Evernote is a decent 'note taking' app. <http://evernote.com> . Microsoft
Onenote is okay as a standalone app, but has pretty nice integration with
Outlook and the rest of the MS Suite. Try it out if you are working at an
organization that's running MS products.

------
noodle
notepad2 might be a good choice, although not the complete solution you're
asking for.

------
pasbesoin
It doesn't fit your description of "a minimal text editor", but I"ve been
happy with the free and well supported ToDoList:

<http://www.codeproject.com/KB/applications/todolist2.aspx>

It supports fairly full featured, hierarchical to do lists. However, it also
has a rich text component for its comments, that supports the features you
describe. I use that component for quickie logs; Control-D inserts a timestamp
at the insertion point.

Again, I realize it doesn't precisely fit your description, but on the chance
you or another reader finds it of interest.

------
gojomo
If you can live with plain text (using conventions to simulate the formatting
you mention), emacs inside cygwin might be a good choice.

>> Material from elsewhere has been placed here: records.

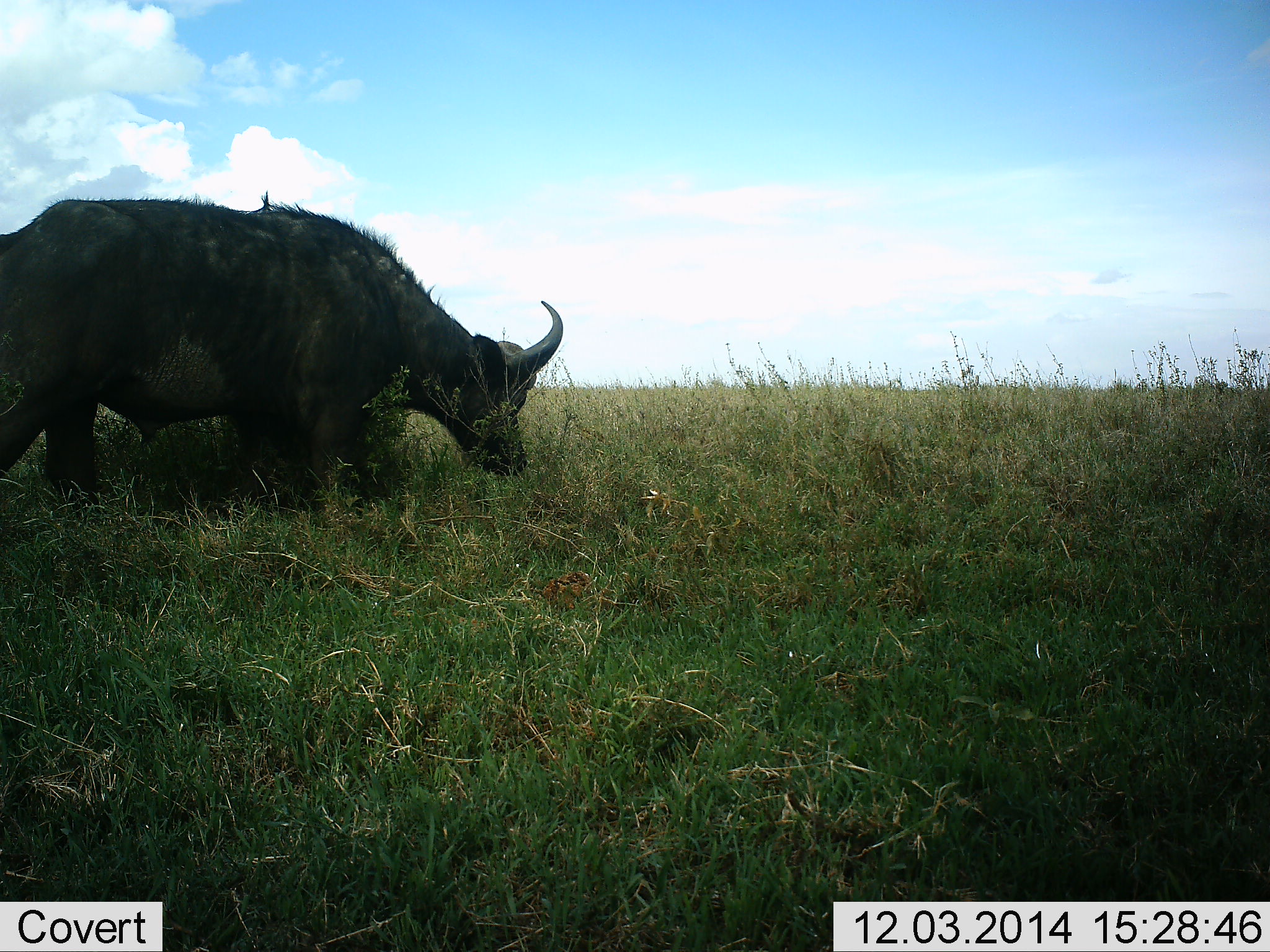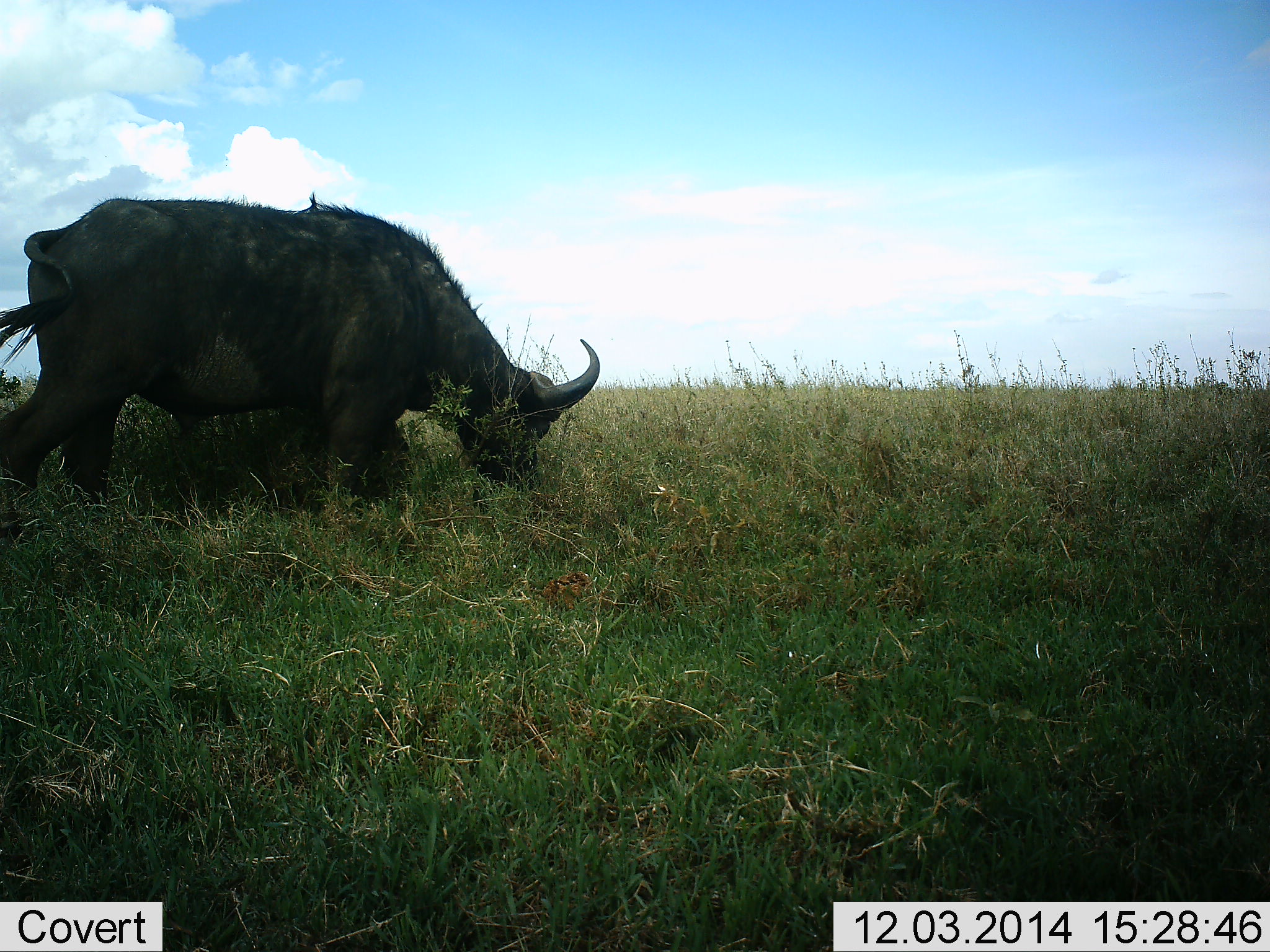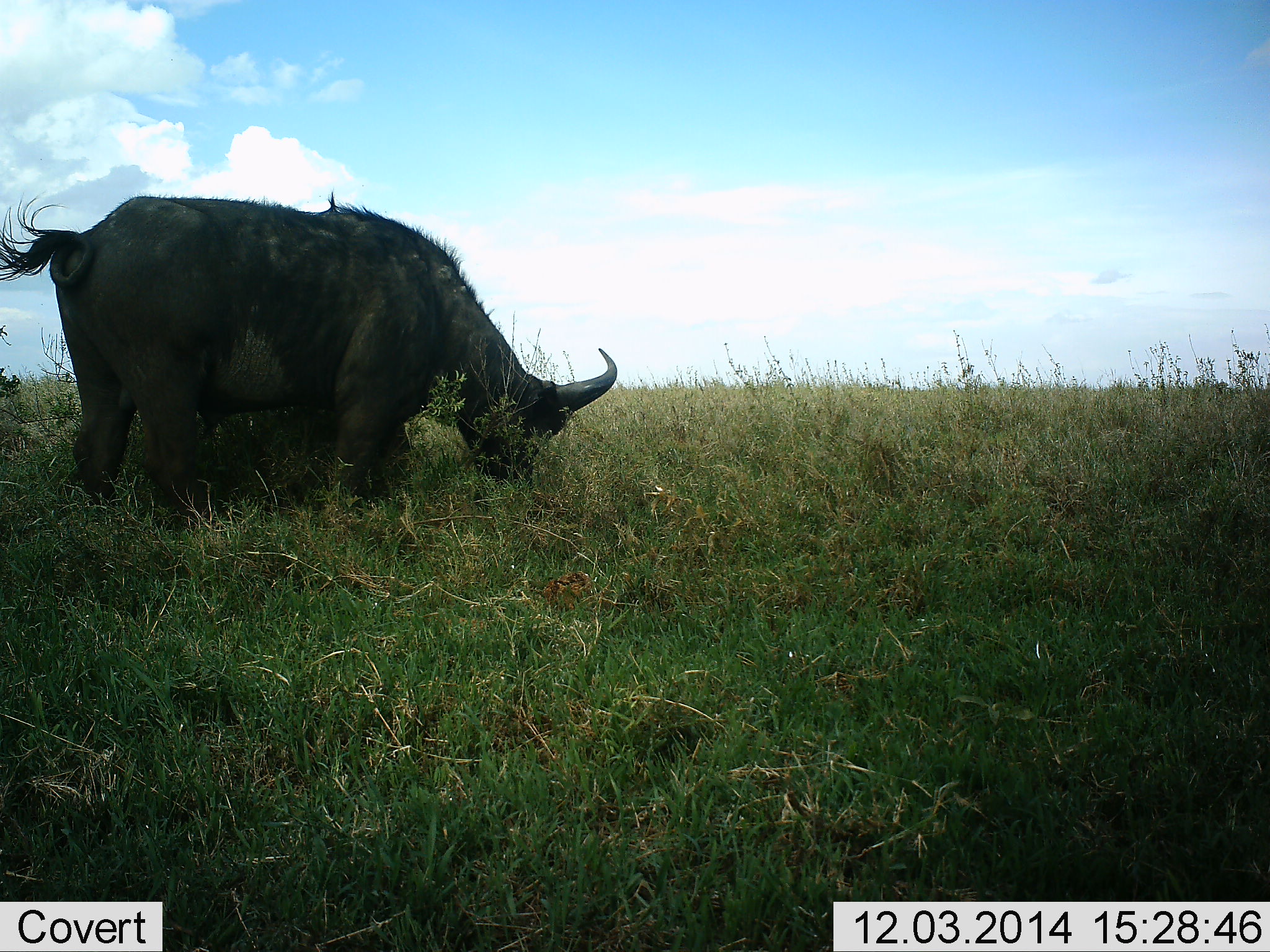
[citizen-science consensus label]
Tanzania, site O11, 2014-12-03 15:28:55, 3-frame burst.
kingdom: Animalia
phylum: Chordata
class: Mammalia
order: Artiodactyla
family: Bovidae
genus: Syncerus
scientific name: Syncerus caffer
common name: cape buffalo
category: buffalo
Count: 1.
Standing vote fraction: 10%.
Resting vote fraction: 0%.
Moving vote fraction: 30%.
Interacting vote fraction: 0%.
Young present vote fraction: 0%.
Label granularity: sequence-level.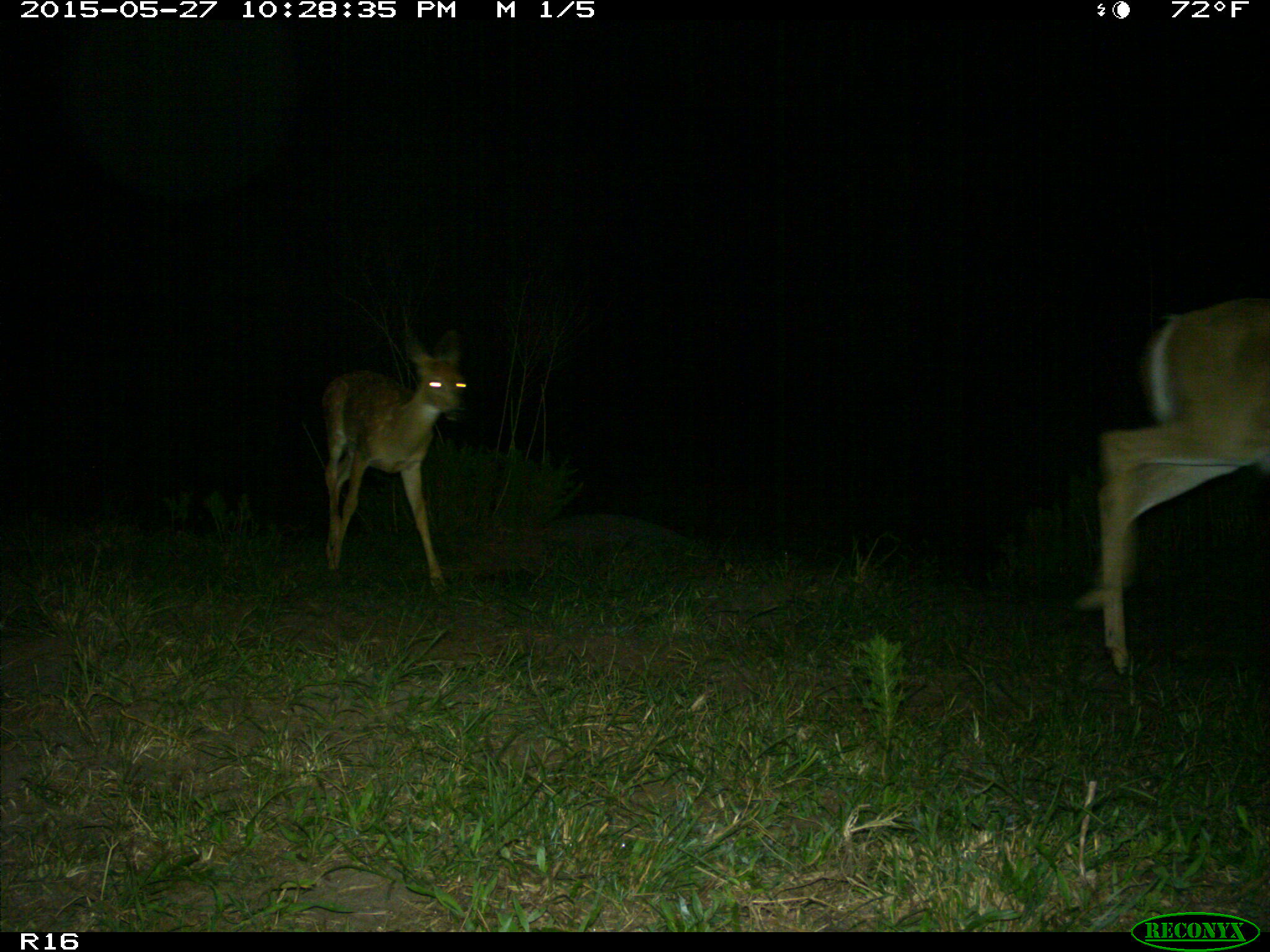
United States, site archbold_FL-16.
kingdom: Animalia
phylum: Chordata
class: Mammalia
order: Artiodactyla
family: Cervidae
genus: Odocoileus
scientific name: Odocoileus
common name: deer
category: unidentified deer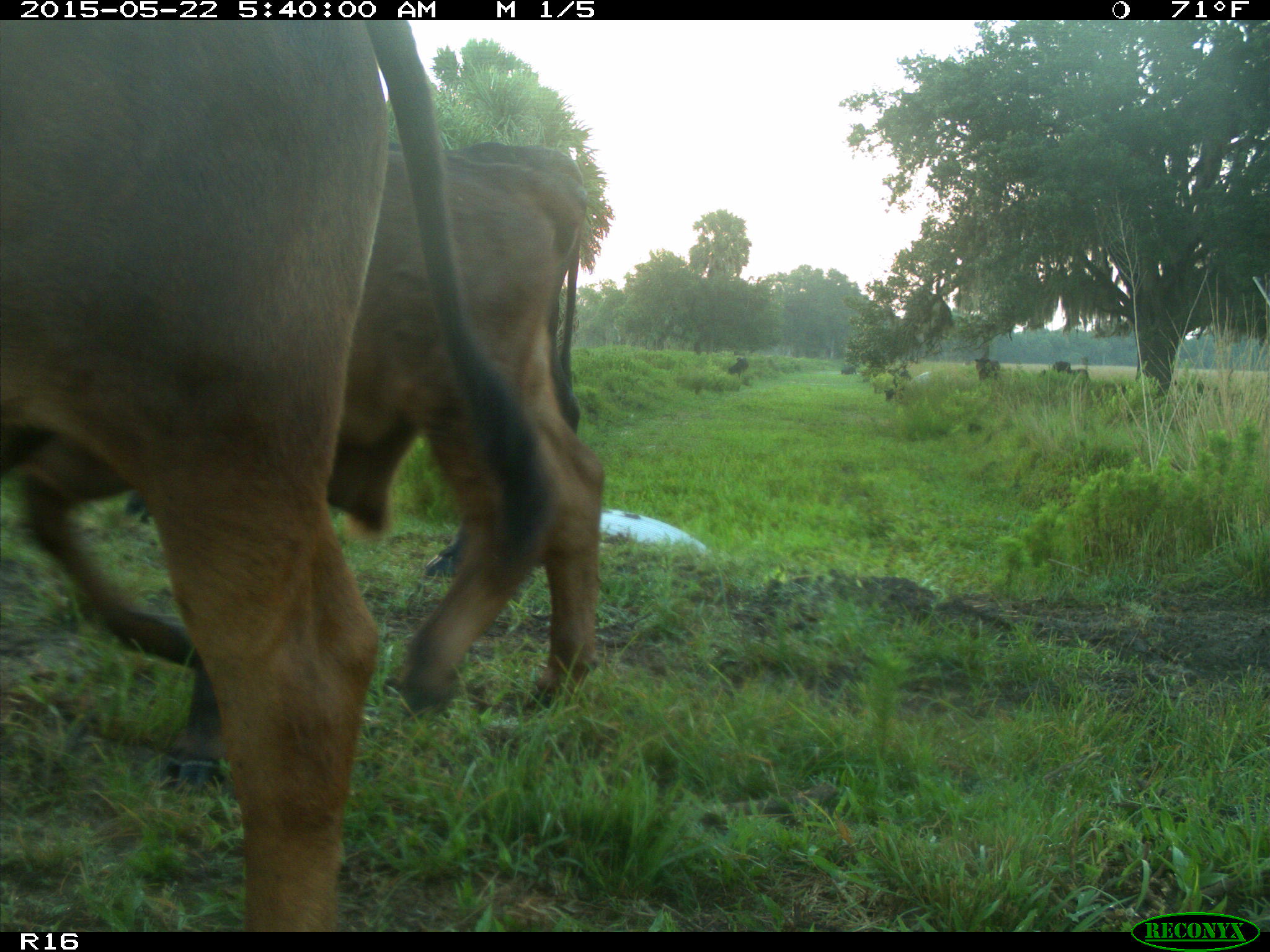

(Well, I'm sure there's a way to create a highlight mode that includes your
formatting, but for just 'notes and task lists' plain text should be plenty.)

------
ddemchuk
Hey everyone, thanks for the replies. After digging for what was probably
longer than necessary, I think I've found the perfect solution:

<http://www.sgssoft.com/winpad/winpad.asp>

hopefully that app will help someone else who is in the same boat as me...